(Task requirements): Reproduce the passage of the post below between "Does anyone think" and "the only one.", inclusive, without changing a word.

(Excerpt to read):
..............................

It's kind of weird to come back into the shell of a person after having been pretty much erased in general, not smoking DMT for a while, except in small hits then going and taking a good, slow, deep hit of who knows how much trashy DMT wax.
See this is how it gets, I think after extracting for a while, then getting down to the last little bit. You're just kind of here. No one in particular, but hey, it's nice to smoke some DMT once in a while. It's nice to dream. It's getting harder and harder to worry intensely, now everything has sort of melted into the back of my mind as a general happening. Nothing good, nothing bad, and I often don't really even remember anything of any significance either, though everything I do feels like I've done a thousand times before.

Has anyone else discovered this weird deja vu that slips into your every day life where nothing seems to ever actually happen, yet it's all happened countless times before?

Does anyone think that you're going to live a million more times, and stop to think about what it would feel like to feel like something else on a regular basis?
Tell me I'm not the only one.

After all, life is but a dream, right?
 
Hi n0l30cly,

Your story is familiar. But it is important I think to be the person. We can be shown what it is that we are, the thing that is still us, even if you strip away memories, the mind, the body - still there is you.

..............................

(Collected material):
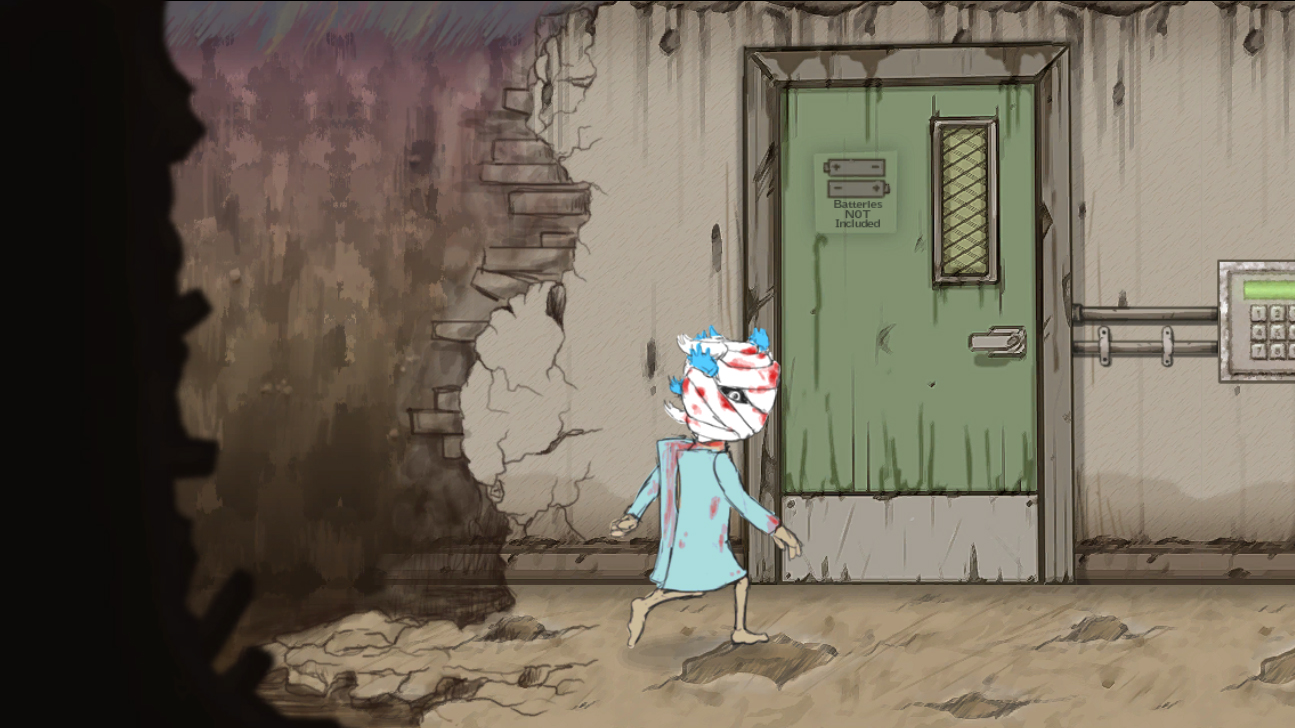 Sally Face — Episode One Preview 3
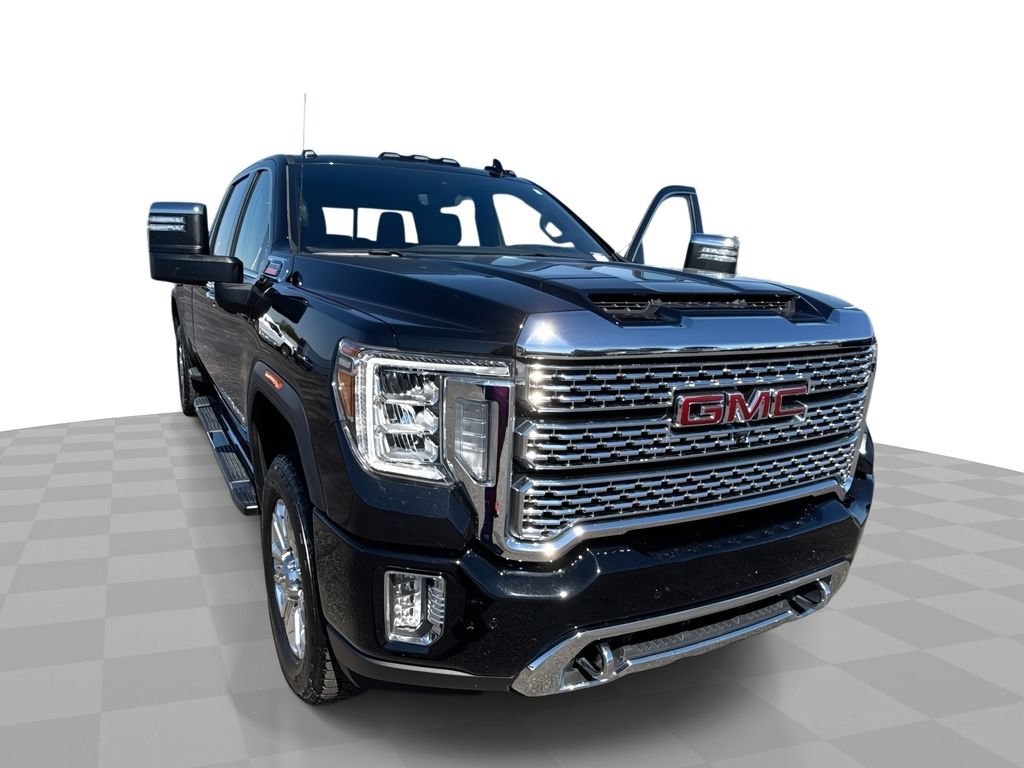 Certified 2022 GMC Sierra 3500 Denali w/ Denali Ultimate Package AWD/4WD image 1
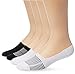 Levi's Men's 4 Pack 168 Series Striped Liner Socks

..............................

(Problem solution):
Does anyone think that you're going to live a million more times, and stop to think about what it would feel like to feel like something else on a regular basis?
Tell me I'm not the only one.